Member of the Legislative Assembly of São Paulo
- In office 1987–2019

President of the Legislative Assembly of São Paulo
- In office 1993–1995

Personal details
- Born: December 16, 1933 São Paulo, São Paulo, Brazil
- Died: April 9, 2020 (aged 86) São Paulo, São Paulo, Brazil
- Party: Cidadania (PPS)
- Other political affiliations: PMDB (former);
- Alma mater: Pontifical Catholic University of São Paulo
- Profession: Politician, economist

= Vitor Sapienza =

Brazilian politician and physician (1933–2020)

Vitor Sapienza (December 16, 1933 – April 9, 2020) was a Brazilian politician and economist from the state of São Paulo.

==Life==

Sapienza had a degree in economics and countable sciences from the Pontifical Catholic University of São Paulo.

In 1962, he started working as an accountant for the State of São Paulo. During this period of time, he had an active role at the State of São Paulo accountant union, and held various posts such as president, Secretary and Council member.

In 1986, Sapienza successfully ran for a spot at the Legislative Assembly of São Paulo. His first term started in 1987 and finished in 1991.

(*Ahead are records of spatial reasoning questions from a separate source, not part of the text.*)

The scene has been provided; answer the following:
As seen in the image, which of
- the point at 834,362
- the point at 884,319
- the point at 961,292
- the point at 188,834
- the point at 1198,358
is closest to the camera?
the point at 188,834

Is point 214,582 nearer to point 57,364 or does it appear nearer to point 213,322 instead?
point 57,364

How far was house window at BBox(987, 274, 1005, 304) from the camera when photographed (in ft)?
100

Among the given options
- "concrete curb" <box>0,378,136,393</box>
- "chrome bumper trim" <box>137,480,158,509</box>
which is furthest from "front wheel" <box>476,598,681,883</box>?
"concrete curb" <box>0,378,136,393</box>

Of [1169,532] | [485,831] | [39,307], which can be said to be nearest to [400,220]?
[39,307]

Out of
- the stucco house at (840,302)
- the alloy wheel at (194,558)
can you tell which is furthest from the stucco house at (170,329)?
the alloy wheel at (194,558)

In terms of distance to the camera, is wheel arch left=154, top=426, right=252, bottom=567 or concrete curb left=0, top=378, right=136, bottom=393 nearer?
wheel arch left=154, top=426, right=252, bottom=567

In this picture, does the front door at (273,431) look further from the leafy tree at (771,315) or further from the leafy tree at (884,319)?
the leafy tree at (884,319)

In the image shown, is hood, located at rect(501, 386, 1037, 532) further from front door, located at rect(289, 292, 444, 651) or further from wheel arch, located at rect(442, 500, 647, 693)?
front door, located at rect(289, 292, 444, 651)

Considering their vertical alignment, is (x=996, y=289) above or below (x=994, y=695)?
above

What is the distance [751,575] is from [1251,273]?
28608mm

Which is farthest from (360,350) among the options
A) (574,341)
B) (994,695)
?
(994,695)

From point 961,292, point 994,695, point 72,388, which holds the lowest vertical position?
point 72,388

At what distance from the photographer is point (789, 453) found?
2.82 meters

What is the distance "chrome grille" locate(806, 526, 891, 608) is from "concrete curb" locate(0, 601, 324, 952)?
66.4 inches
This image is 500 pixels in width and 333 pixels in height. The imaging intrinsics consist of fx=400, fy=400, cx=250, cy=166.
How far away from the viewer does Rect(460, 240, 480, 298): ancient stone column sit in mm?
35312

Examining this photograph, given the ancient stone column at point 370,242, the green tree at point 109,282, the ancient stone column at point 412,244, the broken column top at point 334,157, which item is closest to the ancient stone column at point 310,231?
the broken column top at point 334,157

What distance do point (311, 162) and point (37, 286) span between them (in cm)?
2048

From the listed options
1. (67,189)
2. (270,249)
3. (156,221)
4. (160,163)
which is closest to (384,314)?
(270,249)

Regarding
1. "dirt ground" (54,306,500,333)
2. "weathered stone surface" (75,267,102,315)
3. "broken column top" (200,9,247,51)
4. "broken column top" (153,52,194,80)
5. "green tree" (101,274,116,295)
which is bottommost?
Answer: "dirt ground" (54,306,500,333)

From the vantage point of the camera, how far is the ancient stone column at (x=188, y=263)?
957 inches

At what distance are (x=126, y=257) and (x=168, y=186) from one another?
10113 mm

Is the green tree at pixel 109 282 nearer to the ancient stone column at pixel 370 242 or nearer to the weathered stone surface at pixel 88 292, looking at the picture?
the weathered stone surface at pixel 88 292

After his first tenure as a State Deputy, Sapienza was re-elected five consecutive times, in the years of 1990, 1994, 1998, 2002 and 2006.

In 1993, he was elected by his peers as President of the Legislative Assembly of São Paulo and kept the position from 1993 to 1995.

In 1994, for a brief period of time, Sapienza was nominated Acting governor of the State of São Paulo.

At the elections of 2010 and 2014, he didn't get enough votes for re-election, but was nominated for State Deputy on both occasions due to vacancies in his political coalition.

Altogether, Sapienza held a total of eight tenures as a State Deputy.

==Death==

On April 9, 2020, Sapienza died at Hospital Sírio-Libanês in São Paulo, at the age of 86 due to complications brought on by COVID-19.